I have lost those articles web adresses I ever leaned from, so I can not list them here now, but many thanks to those friends who shared them in the web sites, Let’s make this world better as we can. you are all the good and lovely guys, we will share and enjoy a good world, that’s so inspiring.
Download tesseract4.1.1 source code from git:
https://github.com/tesseract-ocr/tesseract/archive/4.1.1.tar.gz
Then express it into a folder, in general it will be tesseract-4.1.1.
Compile and install
Press Ctrl+Alt+T or press the right key of the mouse and select the 'open terminal at current folder" to open the terminal window. then input the commond:
bash autogen.sh
if the autogen is done successfully, the following message will be shown:
...
All done.
...
Then input command:
./configure
if the following message is shown:
configure: error: Leptonica 1.74 or higher is required. Try to install libleptonica-dev package.
Then we have to install liblepleptonica-dev:
sudo apt install libleptonica-dev
If no errors is shown, then it has been installed. So we configure again:
./configure
If the following messages were shown, it means that configure is successfully:
Configuration is done.
You can now build and install tesseract by running:
$ make
$ sudo make install
$ sudo ldconfig
Documentation will not be built because asciidoc or xsltproc is missing.
Training tools can be built and installed with:
$ make training
$ sudo make training-install
Then we can make and install the tesseract:
make -j8
sudo make install
sudo ldconfig
If no errors were shown, then it should be installed successfully, so we can test it:
tessract --version
If the following messages were shown:
tesseract: symbol lookup error: tesseract: undefined symbol: _ZN10SIMDDetect14avx_available_E
It means some libs is needed to install:
sudo apt install libtesseract-dev libleptonica-dev liblept5
sudo apt install tesseract-ocr -y
But the problem is still there, Then we have a look at the python3 version, we found that the python version is 3.6.3, maybe it is not new enough, so we install the python 3.7.6:
1) Download the python3.7.3 source code from:
https://www.python.org/ftp/python/3.7.6/Python-3.7.6.tgz
2) Express it into a folder: Python-3.7.6
open terminal window, and execute the command:
./configure
make -j8
sudo make install
sudo ldconfig
If no errors were shown, it means the python3.7.6 has been installed successfully. we can test it, input command in the command:
python3.7
then we should see the python3.7 version information, it means the python3.7 has been installed successfully.

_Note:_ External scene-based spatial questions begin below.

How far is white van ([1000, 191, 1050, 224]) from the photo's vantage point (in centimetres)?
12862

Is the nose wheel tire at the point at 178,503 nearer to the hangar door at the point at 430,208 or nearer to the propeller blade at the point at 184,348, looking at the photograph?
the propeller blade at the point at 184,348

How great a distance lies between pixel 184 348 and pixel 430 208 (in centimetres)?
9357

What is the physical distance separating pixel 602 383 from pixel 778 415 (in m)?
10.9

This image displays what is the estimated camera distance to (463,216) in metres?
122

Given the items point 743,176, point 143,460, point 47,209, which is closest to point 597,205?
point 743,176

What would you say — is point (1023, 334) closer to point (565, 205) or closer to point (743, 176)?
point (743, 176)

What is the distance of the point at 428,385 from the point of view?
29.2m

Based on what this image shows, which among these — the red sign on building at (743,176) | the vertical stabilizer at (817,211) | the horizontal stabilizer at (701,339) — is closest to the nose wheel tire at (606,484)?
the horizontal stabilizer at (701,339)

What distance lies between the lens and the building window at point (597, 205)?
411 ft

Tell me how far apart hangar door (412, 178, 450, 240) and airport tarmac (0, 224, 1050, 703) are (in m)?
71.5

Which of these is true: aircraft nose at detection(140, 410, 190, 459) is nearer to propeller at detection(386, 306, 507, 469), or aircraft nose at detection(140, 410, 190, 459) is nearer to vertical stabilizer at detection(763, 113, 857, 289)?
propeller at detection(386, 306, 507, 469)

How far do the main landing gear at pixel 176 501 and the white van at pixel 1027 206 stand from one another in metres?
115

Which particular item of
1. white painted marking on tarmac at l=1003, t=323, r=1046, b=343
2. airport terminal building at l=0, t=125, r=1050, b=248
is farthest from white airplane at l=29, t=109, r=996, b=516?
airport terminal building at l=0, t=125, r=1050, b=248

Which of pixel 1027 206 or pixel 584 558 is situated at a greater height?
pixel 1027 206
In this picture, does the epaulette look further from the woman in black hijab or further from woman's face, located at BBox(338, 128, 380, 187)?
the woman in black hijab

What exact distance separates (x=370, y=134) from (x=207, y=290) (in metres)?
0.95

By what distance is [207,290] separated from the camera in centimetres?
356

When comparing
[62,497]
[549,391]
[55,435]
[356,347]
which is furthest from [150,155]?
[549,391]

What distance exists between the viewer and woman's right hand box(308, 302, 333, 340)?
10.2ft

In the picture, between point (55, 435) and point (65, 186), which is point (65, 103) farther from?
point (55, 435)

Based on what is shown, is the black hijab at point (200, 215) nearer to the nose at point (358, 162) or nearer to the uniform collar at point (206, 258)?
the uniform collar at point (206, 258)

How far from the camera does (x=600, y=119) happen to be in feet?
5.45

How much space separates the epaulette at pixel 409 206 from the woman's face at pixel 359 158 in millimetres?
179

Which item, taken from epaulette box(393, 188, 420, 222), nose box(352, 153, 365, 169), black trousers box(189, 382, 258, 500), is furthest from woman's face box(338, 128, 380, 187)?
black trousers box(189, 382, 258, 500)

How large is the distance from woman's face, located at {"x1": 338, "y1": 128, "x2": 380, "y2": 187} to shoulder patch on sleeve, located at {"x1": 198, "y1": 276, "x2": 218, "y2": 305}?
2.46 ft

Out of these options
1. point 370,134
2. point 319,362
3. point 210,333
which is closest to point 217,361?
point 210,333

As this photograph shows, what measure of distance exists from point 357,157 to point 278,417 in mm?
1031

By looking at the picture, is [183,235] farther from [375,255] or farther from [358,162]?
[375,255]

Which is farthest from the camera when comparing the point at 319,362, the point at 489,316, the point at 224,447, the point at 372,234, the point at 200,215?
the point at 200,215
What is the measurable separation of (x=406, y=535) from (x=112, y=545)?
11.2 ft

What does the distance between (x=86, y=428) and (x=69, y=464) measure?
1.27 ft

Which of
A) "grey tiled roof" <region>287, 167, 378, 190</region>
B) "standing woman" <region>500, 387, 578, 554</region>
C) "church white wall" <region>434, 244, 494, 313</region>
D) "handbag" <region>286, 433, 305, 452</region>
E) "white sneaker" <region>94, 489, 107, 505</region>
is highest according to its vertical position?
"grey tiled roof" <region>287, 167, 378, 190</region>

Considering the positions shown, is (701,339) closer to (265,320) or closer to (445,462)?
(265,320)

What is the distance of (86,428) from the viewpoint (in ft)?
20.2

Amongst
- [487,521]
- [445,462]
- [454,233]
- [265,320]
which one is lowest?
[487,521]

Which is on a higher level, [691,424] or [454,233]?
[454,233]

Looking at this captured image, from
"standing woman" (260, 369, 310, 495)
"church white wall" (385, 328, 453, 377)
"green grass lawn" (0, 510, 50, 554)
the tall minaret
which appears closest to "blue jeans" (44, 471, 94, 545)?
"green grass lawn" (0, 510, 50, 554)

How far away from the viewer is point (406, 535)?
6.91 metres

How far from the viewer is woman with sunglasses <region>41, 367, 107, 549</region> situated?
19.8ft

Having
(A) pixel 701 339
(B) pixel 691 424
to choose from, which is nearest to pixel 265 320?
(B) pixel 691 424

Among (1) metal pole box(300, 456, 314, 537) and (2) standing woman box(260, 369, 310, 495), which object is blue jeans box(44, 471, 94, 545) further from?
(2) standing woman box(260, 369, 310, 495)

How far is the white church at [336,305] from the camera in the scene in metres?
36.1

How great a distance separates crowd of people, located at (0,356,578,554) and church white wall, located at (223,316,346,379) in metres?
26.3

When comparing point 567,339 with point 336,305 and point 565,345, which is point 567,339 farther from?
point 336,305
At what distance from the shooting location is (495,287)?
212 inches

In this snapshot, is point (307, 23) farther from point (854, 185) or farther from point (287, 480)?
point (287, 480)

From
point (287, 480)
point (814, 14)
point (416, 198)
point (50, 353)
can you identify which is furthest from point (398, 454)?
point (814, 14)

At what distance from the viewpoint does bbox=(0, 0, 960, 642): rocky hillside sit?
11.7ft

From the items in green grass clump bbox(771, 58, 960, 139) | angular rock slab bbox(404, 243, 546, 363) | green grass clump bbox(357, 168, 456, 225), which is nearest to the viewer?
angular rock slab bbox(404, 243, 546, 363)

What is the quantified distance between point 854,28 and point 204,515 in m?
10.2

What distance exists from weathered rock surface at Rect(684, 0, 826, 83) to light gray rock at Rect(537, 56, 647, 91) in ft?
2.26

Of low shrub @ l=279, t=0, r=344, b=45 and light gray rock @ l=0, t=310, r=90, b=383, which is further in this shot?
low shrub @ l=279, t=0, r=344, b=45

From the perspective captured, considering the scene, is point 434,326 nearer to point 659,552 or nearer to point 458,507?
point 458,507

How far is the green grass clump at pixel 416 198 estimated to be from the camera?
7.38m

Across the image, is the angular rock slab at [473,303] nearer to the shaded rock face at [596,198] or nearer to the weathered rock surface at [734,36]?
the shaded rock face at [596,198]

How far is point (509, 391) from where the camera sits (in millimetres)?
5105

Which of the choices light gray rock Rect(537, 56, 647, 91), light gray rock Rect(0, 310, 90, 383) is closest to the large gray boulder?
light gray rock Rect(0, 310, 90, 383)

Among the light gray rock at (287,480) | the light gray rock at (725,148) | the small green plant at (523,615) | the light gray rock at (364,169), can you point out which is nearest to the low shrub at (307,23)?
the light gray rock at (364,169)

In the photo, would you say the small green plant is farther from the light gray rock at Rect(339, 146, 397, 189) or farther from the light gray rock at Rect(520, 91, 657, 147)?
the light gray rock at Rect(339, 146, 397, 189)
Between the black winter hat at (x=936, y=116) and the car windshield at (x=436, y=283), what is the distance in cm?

Then we check the tesseract again, input the command in the terminal window:
tesseract --version
If the tesseract 4.1.1 information was shown, it means the tesseract4.1.1 has been installed sucessfully.
Download the newest and best tesseract lstm models from git and install them:
https://github.com/tesseract-ocr/tessdata_best
We will get many ***traineddata file, we copy them into folder /usr/local/share/tessdata:
sudo cp tessdata_best/*.traineddata /usr/local/share/tessdata
And let’s check if there are many files in the folder /usr/local/share/tessdata:
ls /usr/local/share/tessdata
If many *.traineddata files were shown, it means the models have been installed.
Install python pytesseract and pillow:
To use tesseract in python, we have to install pytesseract and pillow with pip:
sudo pip install Pillow
sudo pip3 install pytesseract
Install opencv module for python:
sudo pip install opencv-python
So, the tesseract4.1.1 and the best lstm language models have been installed, please start to enjoy your new journey!